**DESCRIPTION OF THE TASK:** Please repeat the entries word for word and keep the images out.

==== DATA PROVIDED

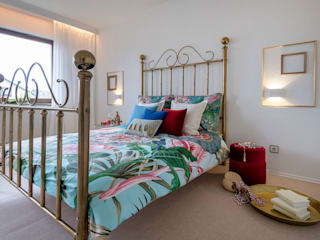 Eclectic style bedroom by Cornelia Augustin Home Staging Eclectic
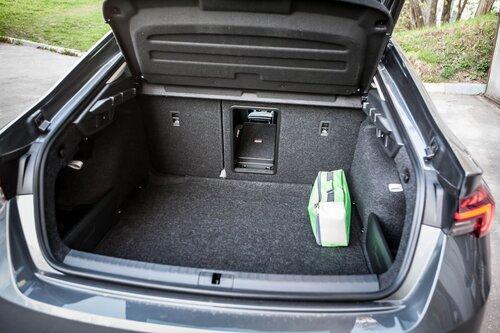 Старая клетка — гранeная таблетка. Skoda Octavia против Hyundai Elantra30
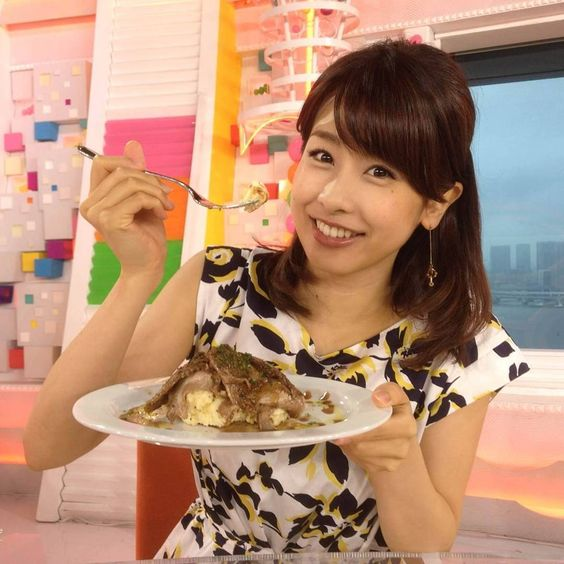 料理を持つ加藤綾子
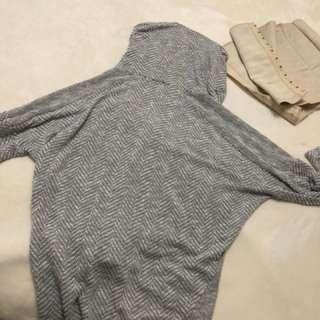 Grey sweater (Suzy shier)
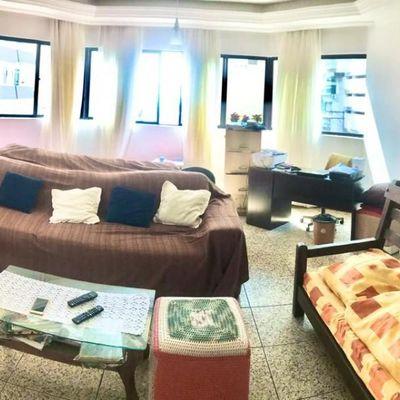 Apartamento de 04 dormitórios sendo 02 suítes e 02 vagas de garagem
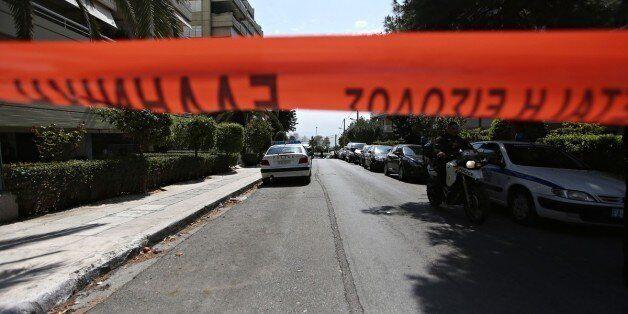 Συνελήφθησαν δύο αστυνομικοί που εμπλέκονται σε υπόθεση ληστείας Σύριου τον περασμένο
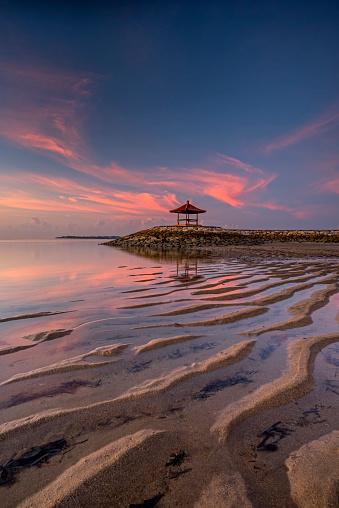 Bali「Sunrise at Mertasari Beach, Bali, Indonesia」:スマホ壁紙(18)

========

**THE COMPLETED TASK:**
 Eclectic style bedroom by Cornelia Augustin Home Staging Eclectic
 Старая клетка — гранeная таблетка. Skoda Octavia против Hyundai Elantra30
 料理を持つ加藤綾子
 Grey sweater (Suzy shier)
 Apartamento de 04 dormitórios sendo 02 suítes e 02 vagas de garagem
 Συνελήφθησαν δύο αστυνομικοί που εμπλέκονται σε υπόθεση ληστείας Σύριου τον περασμένο
 Bali「Sunrise at Mertasari Beach, Bali, Indonesia」:スマホ壁紙(18)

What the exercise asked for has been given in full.